What has your experience been as a Black person living here for 50 years? “I survived Richmond, survived ‘the Cowboys,’” said Cloird, referencing an organized white supremacist group embedded within the Richmond Police Department in the 1980s. “There was a fascist war in the ‘80s.”

“When President Ronald Regan put the ‘War on Drugs’ out [in the 1980s], they hit Richmond. So when you talk about regions, and you start in Black communities, it destroyed the community where they had to transform into illegal activity to survive. And that’s what happened here; they put Hilltop Mall away from the Black communities [and] it destroyed all the businesses in the Black community,” reflected Cloird on his time coming up as a young man in Richmond.

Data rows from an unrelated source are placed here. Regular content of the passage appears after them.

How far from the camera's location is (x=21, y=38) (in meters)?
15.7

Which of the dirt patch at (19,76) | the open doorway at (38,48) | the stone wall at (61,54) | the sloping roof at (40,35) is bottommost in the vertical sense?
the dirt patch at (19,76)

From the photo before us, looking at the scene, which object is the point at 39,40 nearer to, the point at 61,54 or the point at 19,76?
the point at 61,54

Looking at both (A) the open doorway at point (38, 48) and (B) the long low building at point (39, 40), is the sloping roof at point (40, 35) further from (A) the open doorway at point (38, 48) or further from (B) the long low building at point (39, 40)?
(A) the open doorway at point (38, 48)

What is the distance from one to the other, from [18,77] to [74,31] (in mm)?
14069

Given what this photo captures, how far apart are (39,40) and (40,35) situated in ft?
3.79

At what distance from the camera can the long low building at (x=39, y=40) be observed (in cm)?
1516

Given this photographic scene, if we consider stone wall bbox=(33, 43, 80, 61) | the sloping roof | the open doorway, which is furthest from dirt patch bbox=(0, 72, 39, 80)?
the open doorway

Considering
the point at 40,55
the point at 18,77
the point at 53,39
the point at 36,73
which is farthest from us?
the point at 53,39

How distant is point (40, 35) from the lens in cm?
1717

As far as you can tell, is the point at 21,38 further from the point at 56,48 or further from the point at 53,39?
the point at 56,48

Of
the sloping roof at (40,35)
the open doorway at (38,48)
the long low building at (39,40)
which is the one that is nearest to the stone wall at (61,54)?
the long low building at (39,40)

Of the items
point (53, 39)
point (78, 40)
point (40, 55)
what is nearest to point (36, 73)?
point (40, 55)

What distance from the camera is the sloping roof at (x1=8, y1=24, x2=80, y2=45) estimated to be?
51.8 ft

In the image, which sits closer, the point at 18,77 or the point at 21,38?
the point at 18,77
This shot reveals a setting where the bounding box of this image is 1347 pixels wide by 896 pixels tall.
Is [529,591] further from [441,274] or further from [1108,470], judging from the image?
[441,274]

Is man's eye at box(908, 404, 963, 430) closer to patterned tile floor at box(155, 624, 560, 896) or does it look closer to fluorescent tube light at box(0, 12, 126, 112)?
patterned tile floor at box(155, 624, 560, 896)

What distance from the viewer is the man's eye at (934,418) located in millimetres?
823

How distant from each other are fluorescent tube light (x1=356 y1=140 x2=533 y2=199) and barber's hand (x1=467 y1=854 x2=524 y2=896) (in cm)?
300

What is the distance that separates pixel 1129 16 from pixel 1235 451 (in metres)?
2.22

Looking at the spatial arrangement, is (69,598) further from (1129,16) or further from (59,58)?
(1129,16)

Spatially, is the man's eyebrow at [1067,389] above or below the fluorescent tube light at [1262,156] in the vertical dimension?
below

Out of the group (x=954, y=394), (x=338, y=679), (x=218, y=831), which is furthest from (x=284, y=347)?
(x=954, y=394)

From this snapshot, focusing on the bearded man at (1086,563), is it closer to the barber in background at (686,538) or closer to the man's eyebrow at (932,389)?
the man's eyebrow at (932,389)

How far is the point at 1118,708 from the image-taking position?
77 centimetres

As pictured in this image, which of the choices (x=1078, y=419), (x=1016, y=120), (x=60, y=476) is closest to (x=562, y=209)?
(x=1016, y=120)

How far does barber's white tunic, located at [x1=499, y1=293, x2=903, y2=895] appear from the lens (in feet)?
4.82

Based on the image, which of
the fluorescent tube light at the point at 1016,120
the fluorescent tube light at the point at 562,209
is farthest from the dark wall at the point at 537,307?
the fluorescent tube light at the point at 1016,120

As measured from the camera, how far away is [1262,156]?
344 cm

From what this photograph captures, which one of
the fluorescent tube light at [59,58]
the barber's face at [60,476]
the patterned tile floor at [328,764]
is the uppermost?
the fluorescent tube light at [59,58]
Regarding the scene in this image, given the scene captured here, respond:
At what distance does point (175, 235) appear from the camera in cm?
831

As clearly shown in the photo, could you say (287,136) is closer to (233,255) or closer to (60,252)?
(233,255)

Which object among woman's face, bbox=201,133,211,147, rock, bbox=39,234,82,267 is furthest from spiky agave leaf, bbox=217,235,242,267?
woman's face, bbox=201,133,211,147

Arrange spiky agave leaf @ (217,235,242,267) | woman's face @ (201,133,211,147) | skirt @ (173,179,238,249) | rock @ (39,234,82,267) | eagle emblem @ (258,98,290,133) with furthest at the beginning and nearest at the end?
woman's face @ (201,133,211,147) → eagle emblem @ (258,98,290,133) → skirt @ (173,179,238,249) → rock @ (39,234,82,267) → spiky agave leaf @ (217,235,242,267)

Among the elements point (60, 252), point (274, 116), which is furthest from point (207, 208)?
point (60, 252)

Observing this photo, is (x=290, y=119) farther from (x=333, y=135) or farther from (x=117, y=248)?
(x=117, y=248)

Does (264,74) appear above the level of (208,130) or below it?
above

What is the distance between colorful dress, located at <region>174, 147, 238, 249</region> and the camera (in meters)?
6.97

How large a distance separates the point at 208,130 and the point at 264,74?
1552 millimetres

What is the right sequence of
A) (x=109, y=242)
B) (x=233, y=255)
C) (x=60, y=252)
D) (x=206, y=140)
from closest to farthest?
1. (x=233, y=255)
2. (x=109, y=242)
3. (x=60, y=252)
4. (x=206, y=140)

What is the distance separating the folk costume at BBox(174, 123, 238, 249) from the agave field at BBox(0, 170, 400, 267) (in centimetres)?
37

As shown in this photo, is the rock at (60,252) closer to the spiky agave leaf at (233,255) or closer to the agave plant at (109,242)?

“They were able to move the freeway from Richmond, to there because it was closer to get off the freeway to go to Hilltop Mall, than it was to go to downtown Richmond,” recalled Cloird, who added that “it destroyed a whole downtown area. Everybody moved to the mall.”

“And you’ll never get back to that point [downtown], because the Black people have moved…So the numbers are not Black.”

Later, Cloird added, “my glory is my story…I survived.”

Is there a part of Richmond’s Black heritage that is particularly meaningful to you? Cloird was quick with his answer: The North Richmond blues club scene, which was particularly lively during the 1940s through the 1960s, with Cloird recalling it still being active even into the 1970s.

“North Richmond was where Black people generated when they came from the South. “That’s where we all migrated to because, back then, we couldn’t go past 16th Street,” Cloird said, because they were afraid of the police at that time. “You had the Candlelight [the Bamboo Cabaret], we had CJs. You had many entertainment facilities in Richmond and it was a place for our community.” Cloird also mentioned Minnie Leus as another club top blues singers of the day would appear at to provide nightly entertainment. Top blues musicians like Jimmy McCracklin, Lowell Fulson, T-Bone Walker, Sugar Pie DeSanto and more popular acts were known to have come to town back then.

“It was a vibrant town; it wasn’t like it is now.”

Who are some other Black leaders—of any age—within or outside of Richmond who inspire you and why? Cloird pointed to Jerrold Hatchett, a.k.a. “the godfather,” retired from Sims Metal, as his mentor, also tipping his hat to other Richmond notables, including: Joe Fisher; Dr. Keith Carson; Dr. Otis Rounds; Pastor Richardson; Pastor Newsom; Pastor Tommy Bradford; as well as Fred Jackson. Cloird also fondly mentioned Alberta Jean Smith, a teacher at then-Gompers Continuation School, as being another inspirational person in his life.

What is your hope for the future of the Black community in Richmond? “Well, [there] ain’t gonna be too many of us left when they get done. I’m just keeping it real,” said Cloird. “I know they don’t have job opportunities and adequate housing,” he added, underscoring his point.

And the biggest thing that we have in our community is housing suppression…In the Black community is [what we call] housing suppression: Black people don’t own the home, they rent their home,” said Cloird.

“We gotta leave. We gotta get out of here. Yeah, so, every day, you know, I see families, getting out of here, you know, and homeless, because they lose their homes because of rent,” Cloird said. “They’re not looking at the homeless population here in Richmond. It’s getting bigger, it’s not getting smaller.”

So Cloird’s greatest hope for the Black community in Richmond? “A place to live, you know, low-income housing [where] everyone can have a place to live.”